▸ Given exercise 1:
Answer these questions about the forum thread on the failing Openshift showcase:
(a) Which service is used to monitor the showcase?
(b) What period does the outage report cover?
(c) Which teams are notified when the showcase fails?
▸ Given exercise 2: From the Openshift showcase thread, extract everything from "The Openshift showcase" down to "08:59:45    Down    No Response From The Website.".

▸ Extracted text:

------------

14 Replies Latest reply on May 1, 2013 3:53 PM by bdecoste

Showcase on Openshift keeps failing

bleathem Feb 26, 2013 12:52 PM

Hello all,

The Openshift showcase is repeatedly failing. We have a monitor set up (uptimerobot.com) which notifies us when it fails, but it's failing frequently. Here is the outage report for the past 2 months:

 02/26/2013 06:21:12    Down    No Response From The Website.    
 02/19/2013 07:23:56    Up    Successful response received.    
 02/19/2013 05:49:20    Down    No Response From The Website.    
 02/16/2013 11:03:01    Up    Successful response received.    
 02/15/2013 08:59:45    Down    No Response From The Website.    
 02/14/2013 06:43:09    Up    Successful response received.    
 02/14/2013 01:52:51    Down    No Response From The Website.    
 02/13/2013 20:40:07    Down    No Response From The Website.    
 02/13/2013 06:04:43    Up    Successful response received.    
 02/13/2013 05:01:33    Down    No Response From The Website.    
 01/29/2013 13:07:04    Up    Successful response received.    
 01/29/2013 06:37:40    Down    No Response From The Website.    
 01/17/2013 09:10:34    Up    Successful response received.    
 01/17/2013 09:10:33    Up    Successful response received.    
 01/17/2013 08:58:14    Down    No Response From The Website.    
 01/16/2013 00:19:11    Up    Successful response received.    
 01/15/2013 07:26:23    Down    No Response From The Website.    
 01/10/2013 09:28:52    Up    Successful response received.    
 01/10/2013 08:19:59    Down    No Response From The Website.    
 01/01/2013 12:17:34    Up    Successful response received.

The RichFaces dev and qe teams get notification when it fails, and we restart it based on whoever reacts first. Until now, we haven't done anything to remedy the problem - I'd like to change that.

------------

▸ Supplied material:
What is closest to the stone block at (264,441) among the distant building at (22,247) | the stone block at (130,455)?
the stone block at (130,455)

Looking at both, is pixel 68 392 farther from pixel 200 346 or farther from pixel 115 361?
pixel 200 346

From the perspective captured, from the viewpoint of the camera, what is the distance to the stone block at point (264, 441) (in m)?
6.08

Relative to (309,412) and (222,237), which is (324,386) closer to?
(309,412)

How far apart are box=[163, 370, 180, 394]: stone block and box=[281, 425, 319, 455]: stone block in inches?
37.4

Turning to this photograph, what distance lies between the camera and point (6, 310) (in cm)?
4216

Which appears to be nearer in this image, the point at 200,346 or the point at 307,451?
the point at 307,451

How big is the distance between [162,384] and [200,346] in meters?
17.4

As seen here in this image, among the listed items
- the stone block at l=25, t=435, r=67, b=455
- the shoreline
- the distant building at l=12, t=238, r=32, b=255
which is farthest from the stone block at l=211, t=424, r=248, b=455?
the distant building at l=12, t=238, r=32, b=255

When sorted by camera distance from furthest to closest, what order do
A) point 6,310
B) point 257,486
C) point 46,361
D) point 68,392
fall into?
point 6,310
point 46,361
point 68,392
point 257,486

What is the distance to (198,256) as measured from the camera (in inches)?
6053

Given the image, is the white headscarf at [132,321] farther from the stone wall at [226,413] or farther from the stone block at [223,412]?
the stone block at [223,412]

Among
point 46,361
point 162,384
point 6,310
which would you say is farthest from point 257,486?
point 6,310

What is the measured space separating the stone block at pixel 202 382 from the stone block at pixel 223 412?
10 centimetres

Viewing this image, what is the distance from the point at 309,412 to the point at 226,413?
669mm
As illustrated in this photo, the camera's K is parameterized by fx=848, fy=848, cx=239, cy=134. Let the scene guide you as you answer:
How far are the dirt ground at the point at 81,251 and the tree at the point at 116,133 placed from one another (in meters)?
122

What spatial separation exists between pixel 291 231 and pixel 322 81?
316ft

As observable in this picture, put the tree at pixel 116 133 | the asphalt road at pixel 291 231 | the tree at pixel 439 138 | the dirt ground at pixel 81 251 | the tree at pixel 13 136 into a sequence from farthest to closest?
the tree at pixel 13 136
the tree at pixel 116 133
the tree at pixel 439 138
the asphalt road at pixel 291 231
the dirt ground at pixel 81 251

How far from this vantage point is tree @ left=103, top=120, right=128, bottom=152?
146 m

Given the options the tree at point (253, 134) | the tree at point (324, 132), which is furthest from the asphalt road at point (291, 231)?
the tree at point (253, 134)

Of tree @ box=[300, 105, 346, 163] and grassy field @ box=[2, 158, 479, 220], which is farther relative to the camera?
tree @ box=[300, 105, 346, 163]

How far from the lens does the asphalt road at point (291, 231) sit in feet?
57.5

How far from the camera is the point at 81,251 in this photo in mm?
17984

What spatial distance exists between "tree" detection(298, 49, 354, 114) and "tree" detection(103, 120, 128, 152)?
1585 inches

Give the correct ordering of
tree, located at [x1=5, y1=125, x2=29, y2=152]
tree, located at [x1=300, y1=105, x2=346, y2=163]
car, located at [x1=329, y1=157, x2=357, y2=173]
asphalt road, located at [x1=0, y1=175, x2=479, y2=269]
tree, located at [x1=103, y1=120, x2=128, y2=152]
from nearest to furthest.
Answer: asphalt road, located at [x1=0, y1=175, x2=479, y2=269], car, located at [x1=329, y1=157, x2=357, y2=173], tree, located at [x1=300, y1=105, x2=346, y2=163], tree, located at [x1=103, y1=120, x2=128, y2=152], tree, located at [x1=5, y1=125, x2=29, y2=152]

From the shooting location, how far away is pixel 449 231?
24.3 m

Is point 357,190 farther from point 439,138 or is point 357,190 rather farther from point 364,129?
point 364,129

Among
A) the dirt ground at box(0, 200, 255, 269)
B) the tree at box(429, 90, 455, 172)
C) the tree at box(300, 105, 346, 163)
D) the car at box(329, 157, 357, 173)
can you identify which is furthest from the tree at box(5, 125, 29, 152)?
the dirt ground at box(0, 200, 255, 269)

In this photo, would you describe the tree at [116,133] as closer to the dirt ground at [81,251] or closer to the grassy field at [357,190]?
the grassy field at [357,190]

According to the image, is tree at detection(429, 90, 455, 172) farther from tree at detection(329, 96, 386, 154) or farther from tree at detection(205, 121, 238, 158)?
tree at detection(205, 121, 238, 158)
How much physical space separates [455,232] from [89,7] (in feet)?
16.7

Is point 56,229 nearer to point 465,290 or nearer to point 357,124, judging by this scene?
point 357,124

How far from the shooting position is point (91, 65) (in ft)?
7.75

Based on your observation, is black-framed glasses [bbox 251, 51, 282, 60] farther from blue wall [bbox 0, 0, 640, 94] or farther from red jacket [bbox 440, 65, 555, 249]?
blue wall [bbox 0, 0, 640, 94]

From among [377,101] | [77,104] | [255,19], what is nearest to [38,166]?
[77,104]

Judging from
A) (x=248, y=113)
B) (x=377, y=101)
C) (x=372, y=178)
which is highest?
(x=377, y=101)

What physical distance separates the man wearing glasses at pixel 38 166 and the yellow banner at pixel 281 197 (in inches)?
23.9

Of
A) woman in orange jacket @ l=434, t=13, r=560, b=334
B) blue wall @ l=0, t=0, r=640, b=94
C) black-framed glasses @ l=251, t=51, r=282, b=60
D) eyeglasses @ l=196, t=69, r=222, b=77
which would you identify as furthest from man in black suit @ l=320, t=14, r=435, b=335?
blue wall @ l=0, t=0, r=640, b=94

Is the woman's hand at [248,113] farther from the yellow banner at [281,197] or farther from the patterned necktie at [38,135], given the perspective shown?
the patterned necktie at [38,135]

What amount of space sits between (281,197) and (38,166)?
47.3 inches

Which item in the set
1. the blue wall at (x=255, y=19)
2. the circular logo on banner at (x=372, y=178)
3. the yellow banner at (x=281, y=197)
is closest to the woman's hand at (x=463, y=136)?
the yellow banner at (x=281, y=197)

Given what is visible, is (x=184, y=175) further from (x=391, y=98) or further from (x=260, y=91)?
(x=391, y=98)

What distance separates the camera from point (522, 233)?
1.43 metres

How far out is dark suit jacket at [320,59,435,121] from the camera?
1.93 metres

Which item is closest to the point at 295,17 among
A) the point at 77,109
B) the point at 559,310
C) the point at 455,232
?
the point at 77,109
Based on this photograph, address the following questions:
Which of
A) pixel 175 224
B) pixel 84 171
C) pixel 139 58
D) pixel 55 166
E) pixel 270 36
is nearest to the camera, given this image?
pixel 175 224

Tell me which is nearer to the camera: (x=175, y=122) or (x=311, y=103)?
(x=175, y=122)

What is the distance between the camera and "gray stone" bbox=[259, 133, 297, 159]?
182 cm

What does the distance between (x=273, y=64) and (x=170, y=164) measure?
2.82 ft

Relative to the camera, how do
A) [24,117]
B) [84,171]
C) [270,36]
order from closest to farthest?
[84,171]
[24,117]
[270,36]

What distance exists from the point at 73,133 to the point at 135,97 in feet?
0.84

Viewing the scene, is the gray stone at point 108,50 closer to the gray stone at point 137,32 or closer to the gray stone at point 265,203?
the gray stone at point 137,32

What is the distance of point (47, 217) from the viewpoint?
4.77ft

------------

▸ Exercise solution 1:
(a) uptimerobot.com
(b) The past 2 months
(c) The RichFaces dev and qe teams

▸ Exercise solution 2:
The Openshift showcase is repeatedly failing. We have a monitor set up (uptimerobot.com) which notifies us when it fails, but it's failing frequently. Here is the outage report for the past 2 months:

 02/26/2013 06:21:12    Down    No Response From The Website.    
 02/19/2013 07:23:56    Up    Successful response received.    
 02/19/2013 05:49:20    Down    No Response From The Website.    
 02/16/2013 11:03:01    Up    Successful response received.    
 02/15/2013 08:59:45    Down    No Response From The Website.